# low calorie snack tips and recipes



## farmgal (Nov 12, 2005)

I see the recipe thread and many are high calorie. I'm vertically challenged, and cant eat so many calories. I found a few things I like to do to save calories in my daily calorie budget. I am wondering if you have any tips to add? Maybe food products/seasonings that you like? Mine are limited but it does keep my weight normal. 

Homemade dressings for salad or dipping meats and veggies. Dont be afraid to experiment. Here are my main 2.

red wine vinaigrette dressing; no oil, just seasonings; I like dill weed from my garden, salt, pepper, crushed red pepper, garlic and a lil sugar. Very yummy. The longer it sets, the better it gets. 

hm ranch; plain yogurt with ranch powder added to it. Its only 110 cal per cup, not 120 per tbls as the jar stuff. (I dont eat a cup..lol ) they also sell ranch powder mix at the cheapy stores now, only 50cents pack. 

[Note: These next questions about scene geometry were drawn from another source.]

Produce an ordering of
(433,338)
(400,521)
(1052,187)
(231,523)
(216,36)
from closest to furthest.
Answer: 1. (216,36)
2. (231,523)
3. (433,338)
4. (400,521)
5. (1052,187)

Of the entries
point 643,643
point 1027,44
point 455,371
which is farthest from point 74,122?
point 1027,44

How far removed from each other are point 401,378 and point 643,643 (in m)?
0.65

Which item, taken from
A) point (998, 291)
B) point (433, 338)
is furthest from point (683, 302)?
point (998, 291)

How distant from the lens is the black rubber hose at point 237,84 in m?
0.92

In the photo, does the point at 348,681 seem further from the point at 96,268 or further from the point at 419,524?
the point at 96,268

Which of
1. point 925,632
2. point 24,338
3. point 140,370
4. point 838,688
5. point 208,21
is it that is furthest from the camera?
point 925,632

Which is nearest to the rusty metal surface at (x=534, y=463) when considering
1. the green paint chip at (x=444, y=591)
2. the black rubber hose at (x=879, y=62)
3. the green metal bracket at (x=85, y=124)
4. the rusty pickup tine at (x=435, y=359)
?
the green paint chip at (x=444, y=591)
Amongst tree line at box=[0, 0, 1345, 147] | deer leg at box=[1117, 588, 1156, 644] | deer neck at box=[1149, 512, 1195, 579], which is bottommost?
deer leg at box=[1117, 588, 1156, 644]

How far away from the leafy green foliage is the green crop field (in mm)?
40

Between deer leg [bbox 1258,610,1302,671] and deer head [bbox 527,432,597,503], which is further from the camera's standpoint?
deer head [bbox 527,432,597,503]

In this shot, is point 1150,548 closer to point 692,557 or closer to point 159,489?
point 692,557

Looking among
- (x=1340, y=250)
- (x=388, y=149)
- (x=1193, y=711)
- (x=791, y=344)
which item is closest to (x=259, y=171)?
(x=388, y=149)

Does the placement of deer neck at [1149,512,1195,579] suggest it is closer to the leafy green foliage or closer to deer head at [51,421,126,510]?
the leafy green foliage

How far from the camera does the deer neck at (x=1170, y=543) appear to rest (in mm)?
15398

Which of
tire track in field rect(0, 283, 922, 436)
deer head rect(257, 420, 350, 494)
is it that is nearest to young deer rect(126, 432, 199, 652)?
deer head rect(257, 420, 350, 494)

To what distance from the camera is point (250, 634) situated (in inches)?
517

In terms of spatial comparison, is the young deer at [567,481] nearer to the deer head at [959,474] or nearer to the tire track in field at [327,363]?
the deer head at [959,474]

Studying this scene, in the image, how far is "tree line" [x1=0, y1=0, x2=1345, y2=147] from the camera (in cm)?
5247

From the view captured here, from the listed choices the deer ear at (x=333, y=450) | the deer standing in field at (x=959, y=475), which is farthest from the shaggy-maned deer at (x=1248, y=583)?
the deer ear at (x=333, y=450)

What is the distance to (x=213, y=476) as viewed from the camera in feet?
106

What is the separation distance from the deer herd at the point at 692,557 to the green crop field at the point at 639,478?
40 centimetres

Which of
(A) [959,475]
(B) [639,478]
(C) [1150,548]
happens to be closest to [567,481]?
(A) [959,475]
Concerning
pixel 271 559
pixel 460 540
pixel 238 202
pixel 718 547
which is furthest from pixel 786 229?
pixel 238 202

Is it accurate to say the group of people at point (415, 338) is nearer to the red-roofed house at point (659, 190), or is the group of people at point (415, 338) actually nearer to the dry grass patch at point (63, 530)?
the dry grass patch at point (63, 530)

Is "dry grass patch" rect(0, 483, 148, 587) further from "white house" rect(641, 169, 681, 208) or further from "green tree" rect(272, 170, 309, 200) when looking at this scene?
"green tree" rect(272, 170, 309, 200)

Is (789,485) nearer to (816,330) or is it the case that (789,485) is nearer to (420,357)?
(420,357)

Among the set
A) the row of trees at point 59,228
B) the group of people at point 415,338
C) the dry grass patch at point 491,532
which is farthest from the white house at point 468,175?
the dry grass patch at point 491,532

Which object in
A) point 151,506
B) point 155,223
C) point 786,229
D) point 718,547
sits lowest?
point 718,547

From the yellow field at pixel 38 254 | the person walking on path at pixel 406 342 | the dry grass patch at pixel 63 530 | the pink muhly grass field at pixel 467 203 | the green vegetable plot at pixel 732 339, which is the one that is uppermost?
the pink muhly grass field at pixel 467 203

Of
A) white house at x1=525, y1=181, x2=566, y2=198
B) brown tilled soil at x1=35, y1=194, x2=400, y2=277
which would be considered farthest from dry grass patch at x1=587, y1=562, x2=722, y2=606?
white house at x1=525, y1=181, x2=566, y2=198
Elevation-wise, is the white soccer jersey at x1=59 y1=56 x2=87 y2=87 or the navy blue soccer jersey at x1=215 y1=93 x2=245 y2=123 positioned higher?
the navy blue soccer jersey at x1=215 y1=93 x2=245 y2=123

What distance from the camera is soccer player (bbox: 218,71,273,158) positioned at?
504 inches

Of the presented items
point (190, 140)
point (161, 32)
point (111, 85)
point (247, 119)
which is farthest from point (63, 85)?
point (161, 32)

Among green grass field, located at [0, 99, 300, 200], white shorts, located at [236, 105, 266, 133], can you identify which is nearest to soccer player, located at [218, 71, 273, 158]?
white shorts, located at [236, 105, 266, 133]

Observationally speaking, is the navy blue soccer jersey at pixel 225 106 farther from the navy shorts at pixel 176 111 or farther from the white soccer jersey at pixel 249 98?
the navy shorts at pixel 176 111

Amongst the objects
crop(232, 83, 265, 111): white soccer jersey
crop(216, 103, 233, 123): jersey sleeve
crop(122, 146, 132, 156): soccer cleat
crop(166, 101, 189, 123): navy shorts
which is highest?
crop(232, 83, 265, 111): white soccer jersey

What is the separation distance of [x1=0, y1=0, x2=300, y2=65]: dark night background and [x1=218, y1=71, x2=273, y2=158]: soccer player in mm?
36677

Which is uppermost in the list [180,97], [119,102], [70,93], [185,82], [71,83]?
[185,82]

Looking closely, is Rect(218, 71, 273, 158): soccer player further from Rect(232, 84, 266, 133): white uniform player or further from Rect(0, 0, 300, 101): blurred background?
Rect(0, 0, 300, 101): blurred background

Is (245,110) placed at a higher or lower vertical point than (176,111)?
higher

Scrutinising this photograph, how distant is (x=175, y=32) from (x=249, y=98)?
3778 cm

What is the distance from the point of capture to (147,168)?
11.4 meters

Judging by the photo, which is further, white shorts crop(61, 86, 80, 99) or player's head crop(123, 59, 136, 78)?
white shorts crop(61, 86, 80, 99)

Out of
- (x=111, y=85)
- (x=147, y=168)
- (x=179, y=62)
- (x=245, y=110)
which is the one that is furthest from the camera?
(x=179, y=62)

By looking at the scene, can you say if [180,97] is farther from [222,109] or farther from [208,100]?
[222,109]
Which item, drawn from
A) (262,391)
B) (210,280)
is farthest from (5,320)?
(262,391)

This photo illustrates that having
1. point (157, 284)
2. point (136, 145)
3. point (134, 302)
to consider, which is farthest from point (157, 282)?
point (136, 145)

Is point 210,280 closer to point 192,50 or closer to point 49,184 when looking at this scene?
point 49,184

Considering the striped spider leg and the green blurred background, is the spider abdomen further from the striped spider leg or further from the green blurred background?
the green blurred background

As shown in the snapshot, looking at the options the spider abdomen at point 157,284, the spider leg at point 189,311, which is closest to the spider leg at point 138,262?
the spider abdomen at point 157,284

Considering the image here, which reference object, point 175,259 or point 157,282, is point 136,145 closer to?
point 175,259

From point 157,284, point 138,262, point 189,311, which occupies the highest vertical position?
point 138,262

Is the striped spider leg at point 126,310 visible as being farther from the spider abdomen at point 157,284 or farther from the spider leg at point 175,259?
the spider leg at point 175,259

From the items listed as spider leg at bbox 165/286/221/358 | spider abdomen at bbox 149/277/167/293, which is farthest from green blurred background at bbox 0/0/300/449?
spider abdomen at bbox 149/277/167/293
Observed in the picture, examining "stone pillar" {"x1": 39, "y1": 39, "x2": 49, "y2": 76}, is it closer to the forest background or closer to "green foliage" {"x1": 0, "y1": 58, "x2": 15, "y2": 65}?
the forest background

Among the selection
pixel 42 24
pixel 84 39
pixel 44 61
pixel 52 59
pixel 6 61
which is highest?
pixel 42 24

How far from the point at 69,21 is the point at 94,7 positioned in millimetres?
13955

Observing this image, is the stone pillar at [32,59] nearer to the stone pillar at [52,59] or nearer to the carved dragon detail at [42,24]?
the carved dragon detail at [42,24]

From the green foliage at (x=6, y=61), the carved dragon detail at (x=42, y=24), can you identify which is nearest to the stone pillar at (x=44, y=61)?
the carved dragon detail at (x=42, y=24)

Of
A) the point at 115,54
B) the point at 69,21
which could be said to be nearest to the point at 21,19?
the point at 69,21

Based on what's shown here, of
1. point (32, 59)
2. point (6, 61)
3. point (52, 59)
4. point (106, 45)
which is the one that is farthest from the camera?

Tuna mixed with any of the following; chopped red sweet peppers, pickles,onions, cucumber, tomatoes etc. I use a tasty mustard as the dressing. no mayo. Once I chop all the goodies up its so filling, I can only eat half for a serving, comes to about 80 calories with crackers, for half. 

I am a late night snacker, can't help it. So I will save some calories in my budget for that. My main late night snack is baked pretzel sticks; crunchy, salty and low calories for like 25 of them. I may dip them in mustard or mustard mixed with cajun spice powder, very yummy. 

I bought this rice vinegar on the clearance rack, It has since earned a place in my kitchen by accident. I like a lil splash in my bean soup mmm changes the flavor, try it. 

Makes me wonder what secret weapon you have in your kitchen for me yet to discover? please do tell. Do you have any great tips? Under 100 calorie meals? I would love to hear them. I am in need of some new idea's or seasoning products.


----------



## Tinker (Apr 5, 2004)

I like the Marzetties (sp?) low fat cole slaw dressing. I use it in place of mayo in tuna, or on a sandwich. I like pretzel for snacking too, and dip them in hummus. It comes in many flavors, and even in individual sized packs, if you have a problem with portion control.

Molly McButter is good on veggies & potatoes. I use the spray butter on toast.

One of my favorite snacks is Greek yogurt with a few almonds. I also love it for breakfast, where I will mix it with a chopped apple and a bit of cinnamon.


----------